The Rhine – 200 Million BCE
Vast plates shifted littler ones
with constant sounds and heat terrible
Then there was a cleft and so a river
that drained new mountains It coursed
through the Ice Age moving while loess settled
The melt rose waters river meandering
reworked its ice-age braid plain
Humans came and mined it for peat
salt pulled its salmon rode it
laden with stuffs They claimed swaths
built crossings developed
along its shores waged wars
Agrippina the Younger – Age Five
She sees the trail of gore and follows
finds a small roe deer arrow almost
through the neck Crouching she
pushes it out breaks the tip
slips the shaft from the deer as it kicks
weakly She lifts its head to her lap
strokes between the eyes
cradles the ear with her little hand
The ticks moving to the hairless arms blood
pumping out the hole then less
The breaths more and more shallow
She hums as her mother does the baby
The deer’s tongue slips quietly
from between its teeth The girl still
pets as the woods and head grow cold
She eyes the large warm belly
wants to press massage whatever
out build a fire beneath so
the flesh will open and show
She sees the fire the fur
all blackly twisted skin splitting
the pink fawn’s eye on her
We are lying on the couch together, your arms around me. The sound of our animals running around, reminding me of the day we explored an abandoned bath house. As we ascended the stairs, we heard a feral skittering above. We gave quiet retreat.
Another part of the property, by the baths, the remnants of a deer. All that remained were the legs, tipped with those black hooves, the rusty fur in patches on the ground.

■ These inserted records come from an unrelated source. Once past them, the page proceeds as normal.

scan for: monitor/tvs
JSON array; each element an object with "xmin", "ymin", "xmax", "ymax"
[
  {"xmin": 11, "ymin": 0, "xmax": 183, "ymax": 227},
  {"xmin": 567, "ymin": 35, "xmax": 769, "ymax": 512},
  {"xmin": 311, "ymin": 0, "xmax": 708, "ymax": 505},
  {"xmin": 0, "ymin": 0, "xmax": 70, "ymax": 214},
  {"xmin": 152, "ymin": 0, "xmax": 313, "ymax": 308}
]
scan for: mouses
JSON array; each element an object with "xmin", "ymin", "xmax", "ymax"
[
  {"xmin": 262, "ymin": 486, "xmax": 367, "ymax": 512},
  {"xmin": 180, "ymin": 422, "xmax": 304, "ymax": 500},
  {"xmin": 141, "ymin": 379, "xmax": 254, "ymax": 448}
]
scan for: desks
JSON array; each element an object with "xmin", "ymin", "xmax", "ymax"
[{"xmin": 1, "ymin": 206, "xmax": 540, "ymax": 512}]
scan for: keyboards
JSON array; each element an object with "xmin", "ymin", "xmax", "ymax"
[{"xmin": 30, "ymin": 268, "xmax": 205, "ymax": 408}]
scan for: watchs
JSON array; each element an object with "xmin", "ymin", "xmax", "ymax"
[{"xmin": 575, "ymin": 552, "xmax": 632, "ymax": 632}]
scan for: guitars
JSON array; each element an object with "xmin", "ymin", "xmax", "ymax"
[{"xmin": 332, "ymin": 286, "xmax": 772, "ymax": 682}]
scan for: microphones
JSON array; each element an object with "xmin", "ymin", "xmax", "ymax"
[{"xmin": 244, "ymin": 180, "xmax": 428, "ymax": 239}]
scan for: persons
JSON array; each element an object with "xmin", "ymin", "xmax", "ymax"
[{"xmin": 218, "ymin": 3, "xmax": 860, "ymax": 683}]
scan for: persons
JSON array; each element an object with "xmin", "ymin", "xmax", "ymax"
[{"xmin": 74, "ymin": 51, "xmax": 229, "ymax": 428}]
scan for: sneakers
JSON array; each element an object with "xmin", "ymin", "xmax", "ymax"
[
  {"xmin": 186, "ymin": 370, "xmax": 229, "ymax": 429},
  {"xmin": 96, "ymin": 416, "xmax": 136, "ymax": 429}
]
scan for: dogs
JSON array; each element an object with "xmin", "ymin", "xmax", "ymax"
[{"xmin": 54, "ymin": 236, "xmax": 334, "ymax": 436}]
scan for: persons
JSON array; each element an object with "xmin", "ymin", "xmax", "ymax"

Now I see the deer bounding into a small break in the wooden wall, attempting for days to get out until succumbing to exhaustion.
Lying down.
Then starvation, the inner hollowing.
Blinking, breathing slower. Dying.
What are you thinking about? you ask.
Sergeant Calvin Gibbs is found guilty of killing Afghani citizens, pruning fingers from his victims. He also pulled a tooth from one man, saying in court that he had ‘disassociated’ the bodies from being human, that taking the fingers and tooth was like removing antlers from a deer…But he insisted that the people he took them from had posed genuine threats to him and his unit.
You and I go to a bar and strike up conversation with two aging Angelinos—a Filipino-American and Mexican-American, old friends. Somehow, we get to terrorism. One explains Israeli airlines don’t let Muslims on planes. How if you needed to get somewhere and the Israeli airline didn’t let you on, you were shit out of luck. We say this isn’t fair.
Do you think the terrorists are playing fair?
That doesn’t mean we shouldn’t, I say. He tells me I’m naïve, his hand on my shoulder.
You little one, you little bunny, he says. You little fawn.
I buy budding sprigs for my room, the largest branch like a fine antler, nearly four feet in length. The tips brush the ceiling, purple petals beginning to work from grey buds.
The tips tremble almost continually.